**待完成任务:**
**1.** 请复述 Elasticsearch 查询与过滤一文中从“以bank account 数据为例,认识elasticsearch”开始、到“也就是执行的是查询(query)还是过滤(filter)”结束的部分，并将其中的“查询子句”替换为“查询语句”。
**2.** 请从 Elasticsearch 查询与过滤一文的最后一句之后往下续写。

**阅读文章:**
#####
以bank account 数据为例,认识elasticsearch query 和 filter

Elasticsearch 查询语言(Query DSL)认识(一)

这里写图片描述

一、基本认识

查询子句的行为取决于

  • query context
  • filter context

也就是执行的是查询(query)还是过滤(filter)

  • query context 描述的是:被搜索的文档和查询子句的匹配程度

  • filter context 描述的是: 被搜索的文档和查询子句是否匹配

一个是匹配程度问题,一个是是否匹配的问题

二、实例

  1. 导入数据 bank account data download
  2. 将数据导入到elasticsearch
curl -XPOST 'localhost:9200/bank/account/_bulk?pretty' --data-binary "@accounts.json"
curl 'localhost:9200/_cat/indices?v'

这里有两个地方需要注意,1.host要改成符合自己的。2.早期版本中下载的数据可以能是'accounts.json?raw=true'
大概如下 curl -XPOST 'wbelk:9200/bank/account/_bulk?pretty' --data-binary "@accounts.json?raw=true"
#####
**所给数据:**
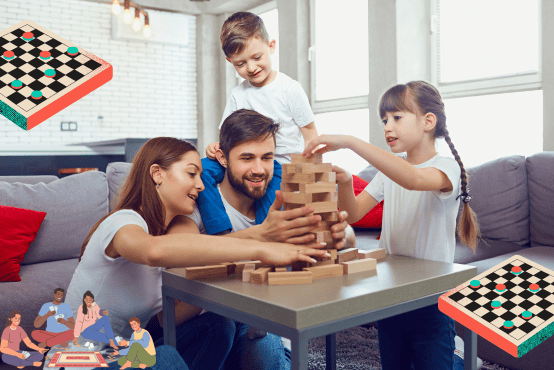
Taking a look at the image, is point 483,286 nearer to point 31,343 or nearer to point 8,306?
point 31,343

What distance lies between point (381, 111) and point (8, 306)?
1.69 m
#####
**各题答案:**
**1.**
以bank account 数据为例,认识elasticsearch query 和 filter

Elasticsearch 查询语言(Query DSL)认识(一)

这里写图片描述

一、基本认识

查询语句的行为取决于

  • query context
  • filter context

也就是执行的是查询(query)还是过滤(filter)

**2.**
  1. 参数认识

为了便捷操作,可以安装一个kiabna sense

$./bin/kibana plugin --install elastic/sense

$./bin/kibana  
sudo -i service restart kibana(或者用这个启动kibana)

match_all 搜索,直接返回所有文档

GET /bank/_search
{
  "query": {
    "match_all": {}
  }
}

返回大致如下:

{
  "took": 1,
  "timed_out": false,
  "_shards": {
    "total": 5,
    "successful": 5,
    "failed": 0
  },
  "hits": {
    "total": 1000,
    "max_score": 1,
    "hits": [
      {
        "_index": "bank",
        "_type": "account",
        "_id": "25",
        "_score": 1,
        "_source": {
          "account_number": 25,
          "balance": 40540,
          "firstname": "Virginia",
          "lastname": "Ayala",
          "age": 39,
          "gender": "F",
          "address": "171 Putnam Avenue",
          "employer": "Filodyne",
          "email": "virginiaayala@filodyne.com",
          "city": "Nicholson",
          "state": "PA"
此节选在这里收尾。